Maybe you have heard about the numerous benefits of meditation. Maybe a friend or colleague talked you into it. Or perhaps you are feeling a call from inside yourself. Whatever the reason, you want to begin your meditation practice, but you are not sure of how, or would like some guidance to help you set on the right path. It is a wise choice, and you are in the right place.
If you have read our introductory guide on meditation, you know that it can be a tool for beautiful and profound transformation, but you also know that for that it must be done in the right way. Otherwise, you will likely just be wasting time without producing any sizeable and meaningful transformation, and that may even become a gateway into patterns of frustration or hopelessness. So, let us learn how we can properly make our meditation practice an effective and powerful tool for transformation and the cultivation of love and joy.
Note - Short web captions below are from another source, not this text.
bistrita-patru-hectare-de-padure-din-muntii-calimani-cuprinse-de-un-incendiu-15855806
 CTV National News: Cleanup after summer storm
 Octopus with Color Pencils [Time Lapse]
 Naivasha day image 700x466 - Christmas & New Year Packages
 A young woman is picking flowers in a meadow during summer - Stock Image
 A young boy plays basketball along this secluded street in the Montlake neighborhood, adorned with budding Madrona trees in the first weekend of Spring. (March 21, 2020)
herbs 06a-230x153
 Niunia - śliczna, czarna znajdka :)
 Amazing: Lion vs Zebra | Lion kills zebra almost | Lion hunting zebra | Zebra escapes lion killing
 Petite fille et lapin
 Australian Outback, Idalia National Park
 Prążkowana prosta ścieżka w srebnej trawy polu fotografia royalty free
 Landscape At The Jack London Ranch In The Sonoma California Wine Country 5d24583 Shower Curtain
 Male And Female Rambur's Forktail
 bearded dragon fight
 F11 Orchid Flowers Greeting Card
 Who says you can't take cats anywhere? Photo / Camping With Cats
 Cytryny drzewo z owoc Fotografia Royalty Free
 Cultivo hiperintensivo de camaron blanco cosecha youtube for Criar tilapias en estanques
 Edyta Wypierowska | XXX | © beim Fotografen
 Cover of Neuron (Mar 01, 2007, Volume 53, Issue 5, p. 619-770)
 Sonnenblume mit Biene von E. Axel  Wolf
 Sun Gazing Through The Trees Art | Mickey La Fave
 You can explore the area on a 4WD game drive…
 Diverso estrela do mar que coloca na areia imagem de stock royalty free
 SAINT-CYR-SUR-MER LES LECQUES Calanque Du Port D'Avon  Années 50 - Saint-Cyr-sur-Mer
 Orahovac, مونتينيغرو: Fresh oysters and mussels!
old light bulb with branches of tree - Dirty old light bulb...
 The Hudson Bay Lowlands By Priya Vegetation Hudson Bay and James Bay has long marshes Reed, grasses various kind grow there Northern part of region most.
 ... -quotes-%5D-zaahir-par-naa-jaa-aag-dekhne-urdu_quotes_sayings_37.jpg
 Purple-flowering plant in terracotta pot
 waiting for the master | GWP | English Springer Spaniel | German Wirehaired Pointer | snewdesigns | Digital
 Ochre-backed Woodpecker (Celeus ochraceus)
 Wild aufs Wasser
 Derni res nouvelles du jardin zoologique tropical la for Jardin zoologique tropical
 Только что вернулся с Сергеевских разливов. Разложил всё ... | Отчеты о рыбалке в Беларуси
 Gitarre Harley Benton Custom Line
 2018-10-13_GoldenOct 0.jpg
You might have been expecting and even hoping for a list of steps, a simple set of instructions that you could easily follow and bam! – you are meditating. But I will do nothing of that here. Why? Because I would not be really teaching you meditation and how to meditate. Why? Well, read along.
As always, we will begin by what is most foundational. And to know what is essential in the practice of meditation, we must go back to the essence of meditation, and what it truly is. In its essence, meditation is the conscious or voluntary transformation of the mind. From this definition, we can break down what we need to correctly meditate to two things:
- A mind. Check? Check.
- A conscious intention. Check?
If you are reading this and you are aware of it, I would bet my slippers that you are gifted with a mind. That is requirement one – a mind to be worked and transformed. (Sorry, Google bot, meditation is probably not for you.) Ideally, this mind is also imperfect, has afflictions, shortcomings, destructive tendencies, unwholesome qualities that can be released or transformed; and space for improving, cultivating wholesome qualities, and flourishing. I believe you can relate to that too. Otherwise, meditation would not be needed at all.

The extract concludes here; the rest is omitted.